C'era una volta un re che si chiamava Trentatrè.
Un giorno, pensando che un re deve essere giusto con tutti, chiamò Sberleffo, il buffone di corte: "Io voglio essere un re giusto, così sarò diverso dagli altri e sarò un bravo re".
"Ottima idea maestà" rispose Sberleffo.
Contento dell'approvazione il re lo congedò.
"Nel mio regno devono essere tutti uguali e trattati allo stesso modo" pensò.
In quel momento Trentatrè decise di cominciare a creare l'uguaglianza nel suo palazzo reale. Prese il canarino dalla gabbia d'argento e gli diede il volo fuori dalla finestra. Il canarino ringraziò e sparì felice nel cielo. Trentatrè prese allora il pesce rosso nella vasca di cristallo e fece altrettanto, ma il povero pesce cadde nel vuoto e morì.
Il re si meravigliò molto e pensò: "Peggio per lui, forse non amava la giustizia".

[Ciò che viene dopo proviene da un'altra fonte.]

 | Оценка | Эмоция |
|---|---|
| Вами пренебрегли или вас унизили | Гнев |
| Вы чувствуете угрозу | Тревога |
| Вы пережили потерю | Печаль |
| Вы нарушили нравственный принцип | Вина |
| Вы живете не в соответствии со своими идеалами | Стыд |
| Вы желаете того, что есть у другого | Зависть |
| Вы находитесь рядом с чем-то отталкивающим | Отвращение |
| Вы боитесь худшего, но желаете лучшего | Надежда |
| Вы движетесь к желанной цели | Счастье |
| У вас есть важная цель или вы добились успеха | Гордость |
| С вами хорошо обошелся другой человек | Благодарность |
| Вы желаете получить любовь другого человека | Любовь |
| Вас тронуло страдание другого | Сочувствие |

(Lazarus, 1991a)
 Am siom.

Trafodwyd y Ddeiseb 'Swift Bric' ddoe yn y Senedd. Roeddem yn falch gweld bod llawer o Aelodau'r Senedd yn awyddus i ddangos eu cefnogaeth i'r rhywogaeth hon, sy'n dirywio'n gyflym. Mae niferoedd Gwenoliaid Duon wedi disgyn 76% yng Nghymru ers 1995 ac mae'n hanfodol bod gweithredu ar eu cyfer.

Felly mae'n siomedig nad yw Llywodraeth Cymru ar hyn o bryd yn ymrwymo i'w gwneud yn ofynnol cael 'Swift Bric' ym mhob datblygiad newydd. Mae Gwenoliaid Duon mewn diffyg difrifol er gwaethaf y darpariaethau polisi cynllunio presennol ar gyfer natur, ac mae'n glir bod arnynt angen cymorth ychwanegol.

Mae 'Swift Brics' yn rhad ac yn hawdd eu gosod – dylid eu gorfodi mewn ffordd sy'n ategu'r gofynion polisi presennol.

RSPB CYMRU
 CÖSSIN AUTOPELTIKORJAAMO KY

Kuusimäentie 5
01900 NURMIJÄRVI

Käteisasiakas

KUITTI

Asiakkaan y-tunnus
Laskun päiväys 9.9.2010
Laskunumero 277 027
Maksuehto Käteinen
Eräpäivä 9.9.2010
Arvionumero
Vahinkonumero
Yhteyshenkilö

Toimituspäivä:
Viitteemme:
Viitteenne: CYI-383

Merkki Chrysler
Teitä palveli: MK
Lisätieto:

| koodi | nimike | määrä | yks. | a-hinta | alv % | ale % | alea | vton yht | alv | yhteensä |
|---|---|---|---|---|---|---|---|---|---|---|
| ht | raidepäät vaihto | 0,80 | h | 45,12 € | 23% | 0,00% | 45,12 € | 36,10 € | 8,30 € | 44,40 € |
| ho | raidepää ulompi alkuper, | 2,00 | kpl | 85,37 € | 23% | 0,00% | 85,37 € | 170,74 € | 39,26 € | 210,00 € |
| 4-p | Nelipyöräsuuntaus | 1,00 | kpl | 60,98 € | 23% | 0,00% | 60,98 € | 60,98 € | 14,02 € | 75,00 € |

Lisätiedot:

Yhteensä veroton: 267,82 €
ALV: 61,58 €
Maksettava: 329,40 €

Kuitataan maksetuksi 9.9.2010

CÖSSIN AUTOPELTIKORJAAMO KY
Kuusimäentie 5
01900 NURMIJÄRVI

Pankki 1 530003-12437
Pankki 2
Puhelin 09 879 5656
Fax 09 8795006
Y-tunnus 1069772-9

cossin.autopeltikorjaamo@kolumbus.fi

Chiamò il buffone per discutere il fatto. Sberleffo ascoltò con molto rispetto, poi consigliò il re di cambiare tattica.
Trentatrè, allora, prese le trote della fontana del suo giardino e le butto nel fiume: le trote guizzarono felici. Poi prese il merlo dalla gabbia d'oro e lo tuffò nel fiume, ma il merlo rimase stecchito. "Stupido merlo - pensò Trentatrè - non amava l'uguaglianza".
Chiamò nuovamente Sberleffo. "Ma insomma - gridò il re stizzito - come farò a trattare tutti allo stesso modo?".
"Maestà - disse Sberleffo - per trattare tutti allo stesso modo bisogna prima di tutto riconoscere che ciascuno è diverso dagli altri. La giustizia non è dare a tutti la stessa cosa, ma dare a ciascuno il suo".